Зацеловав Нинкины грудь и шею и справившись наконец-то с кофточкой, я прислонился к ее голому животу своим, торчащим как башенное оружие членом, и, потеревшись об нее, сказал:
— Я сейчас сделаю тебе так хорошо, чтобы ты запомнила меня на всю жизнь, слышишь, Нинка, — и, словно довольный тем, что предупредил ее заранее, чуть приподнял ее, раздвинув ей ноги, и насадил на свой член, вонзаясь в нее со всей доступной лишь молодости силой, а Петька в это же время вошел в нее сзади, проткнув ее твердую, налитую соком задницу, и мы так и стояли в том лесочке втроем: я, Петька и Нинка между нами, распятая нашими членами, — и мы долбили ее с обеих сторон, а она мычала что-то неразборчивое, обхватив меня руками, стонала, смеялась, и плакала, а мы салютовали в нее залпами своей молодой спермы, как бы знаменуя наступление нового периода в моей мальчишеской жизни.
А утром был военкомат..
Понятное дело — про Нинку я матери рассказывать не стал…
Зато подробно рассказал, как мы торчали трое суток на сборном пункте, и, пожалуй, за все время моей службы в армии это были самые лучшие три дня.
Держали нас в помещении огромного клуба, где уборщицей работала сердобольная Любаня — тетка лет пятидесяти. Она варила нам каждый день борщ, у ребят с собой, да и у меня, впрочем, было припасено немало всякой домашней снеди, а кое у кого — и бутылка водки была с собой заначена, — так что мы ели и пили до отвала до тех пор, пока не начали прибывать офицеры с разнарядками и забирать нас по очереди — кого куда. Не знаю, чем уж я таким странным отличался, но меня почему-то никто не забирал, и в конце-концов нас осталось всего лишь семеро из почти полсотни новобранцев. Наконец-то появился гонец и по нашу душу. Пришел какой-то офицер с молодым солдатиком, посмотрел на нас устало, махнул рукой, сказал:
— Ну, раз больше ничего приличного не осталось, сгодятся и эти, — потом, оформив все необходимые документы, забрал нас, и мы цепочкой — пьяные и сытые — поплелись к вокзалу.
Почти трое суток в душном вагоне понадобилось чтобы добраться до места назначения. Когда я вышел впервые на перрон — я подумал что в моей жизни начался период необыкновенных чудес и настоящего счастья — я стоял на платформе рязанского вокзала.

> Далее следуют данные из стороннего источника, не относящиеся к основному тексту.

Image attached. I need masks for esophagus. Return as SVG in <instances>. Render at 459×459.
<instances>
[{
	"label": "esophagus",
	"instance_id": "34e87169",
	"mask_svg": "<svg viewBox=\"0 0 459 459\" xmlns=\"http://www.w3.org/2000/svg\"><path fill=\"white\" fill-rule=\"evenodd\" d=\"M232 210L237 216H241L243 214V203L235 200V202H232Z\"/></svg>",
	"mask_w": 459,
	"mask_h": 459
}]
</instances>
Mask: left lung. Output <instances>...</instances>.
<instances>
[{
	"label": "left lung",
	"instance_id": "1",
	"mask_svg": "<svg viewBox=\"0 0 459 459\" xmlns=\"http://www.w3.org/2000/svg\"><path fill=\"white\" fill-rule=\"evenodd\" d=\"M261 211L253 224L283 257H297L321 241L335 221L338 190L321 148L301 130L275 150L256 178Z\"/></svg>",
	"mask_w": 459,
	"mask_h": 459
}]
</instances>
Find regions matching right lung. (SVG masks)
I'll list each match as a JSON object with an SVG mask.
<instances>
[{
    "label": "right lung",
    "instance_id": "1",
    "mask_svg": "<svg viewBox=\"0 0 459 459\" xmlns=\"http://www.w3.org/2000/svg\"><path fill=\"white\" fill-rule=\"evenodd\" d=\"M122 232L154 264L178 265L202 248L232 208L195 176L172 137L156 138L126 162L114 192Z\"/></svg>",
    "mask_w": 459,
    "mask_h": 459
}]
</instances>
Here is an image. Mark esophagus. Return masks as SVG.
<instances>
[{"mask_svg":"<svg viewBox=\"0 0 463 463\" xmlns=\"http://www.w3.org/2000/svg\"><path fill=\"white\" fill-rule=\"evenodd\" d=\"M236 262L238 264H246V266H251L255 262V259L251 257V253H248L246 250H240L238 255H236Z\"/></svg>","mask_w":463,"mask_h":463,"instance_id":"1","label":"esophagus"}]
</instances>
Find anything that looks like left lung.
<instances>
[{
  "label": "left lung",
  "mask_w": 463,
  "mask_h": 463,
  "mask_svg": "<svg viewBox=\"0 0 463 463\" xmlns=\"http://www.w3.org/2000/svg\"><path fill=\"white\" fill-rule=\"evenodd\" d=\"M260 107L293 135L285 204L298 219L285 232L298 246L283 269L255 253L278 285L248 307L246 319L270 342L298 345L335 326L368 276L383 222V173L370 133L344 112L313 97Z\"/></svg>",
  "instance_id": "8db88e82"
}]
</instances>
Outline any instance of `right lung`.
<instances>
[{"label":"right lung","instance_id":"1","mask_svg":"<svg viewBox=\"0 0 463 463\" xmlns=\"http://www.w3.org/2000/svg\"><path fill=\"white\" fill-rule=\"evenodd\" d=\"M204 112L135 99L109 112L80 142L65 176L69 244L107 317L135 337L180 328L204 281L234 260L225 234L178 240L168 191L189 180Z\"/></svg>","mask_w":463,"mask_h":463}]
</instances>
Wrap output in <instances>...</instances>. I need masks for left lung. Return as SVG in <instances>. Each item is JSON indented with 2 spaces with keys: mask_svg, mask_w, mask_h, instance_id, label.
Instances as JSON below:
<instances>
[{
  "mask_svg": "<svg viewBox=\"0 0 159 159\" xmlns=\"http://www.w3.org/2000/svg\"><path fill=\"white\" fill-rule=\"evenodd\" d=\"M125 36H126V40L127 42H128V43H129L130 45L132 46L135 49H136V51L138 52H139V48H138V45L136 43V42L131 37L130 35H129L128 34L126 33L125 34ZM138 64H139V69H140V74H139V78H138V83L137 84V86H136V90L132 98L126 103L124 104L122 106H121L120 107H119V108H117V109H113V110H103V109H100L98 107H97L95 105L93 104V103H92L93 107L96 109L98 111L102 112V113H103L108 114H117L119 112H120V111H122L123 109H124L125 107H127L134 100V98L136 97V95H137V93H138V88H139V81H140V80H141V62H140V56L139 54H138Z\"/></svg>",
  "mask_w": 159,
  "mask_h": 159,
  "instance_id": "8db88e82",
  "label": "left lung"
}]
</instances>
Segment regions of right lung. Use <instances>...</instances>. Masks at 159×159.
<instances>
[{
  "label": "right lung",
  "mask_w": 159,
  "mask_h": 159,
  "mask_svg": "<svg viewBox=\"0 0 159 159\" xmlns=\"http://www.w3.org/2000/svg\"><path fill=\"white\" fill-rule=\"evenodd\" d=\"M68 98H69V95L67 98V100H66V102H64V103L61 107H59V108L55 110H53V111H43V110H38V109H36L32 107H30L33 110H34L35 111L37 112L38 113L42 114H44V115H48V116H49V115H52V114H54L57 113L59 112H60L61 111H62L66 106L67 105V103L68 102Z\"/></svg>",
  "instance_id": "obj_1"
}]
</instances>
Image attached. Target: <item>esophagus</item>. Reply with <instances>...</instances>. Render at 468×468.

Рязань в тот миг представилась мне огромным городом, наверное такое ощущение бывает у наших граждан, когда они впервые попадают в Нью-Йорк. После же нашего Тобольска Рязань для меня была больше чем Нью-Йорк — она была для меня пределом мечтаний, верхом совершенства и цитаделью цивилизации. Меня поразили огромные проспекты, высокие дома, роскошные церкви — все казалось большим и великолепным. И я шел пешком в первую в своей жизни воинскую часть, радостно озираясь по сторонам и думая о том, как мне повезло.
Служить мне выпало в пехоте — и первые полгода были как бы не слишком обременительны. Для начала — месяц расслабухи, пока не приняли присягу. Мы строем ходили в столовку, потом нам читали какие-то лекции, ничего страшного, того, чем пугали нас на гражданке, ничего такого не происходило. Ну и мы, молодняк, расслабились, думая, что армия — это бесконечная прогулка в столовую и занятия по самоподготовке.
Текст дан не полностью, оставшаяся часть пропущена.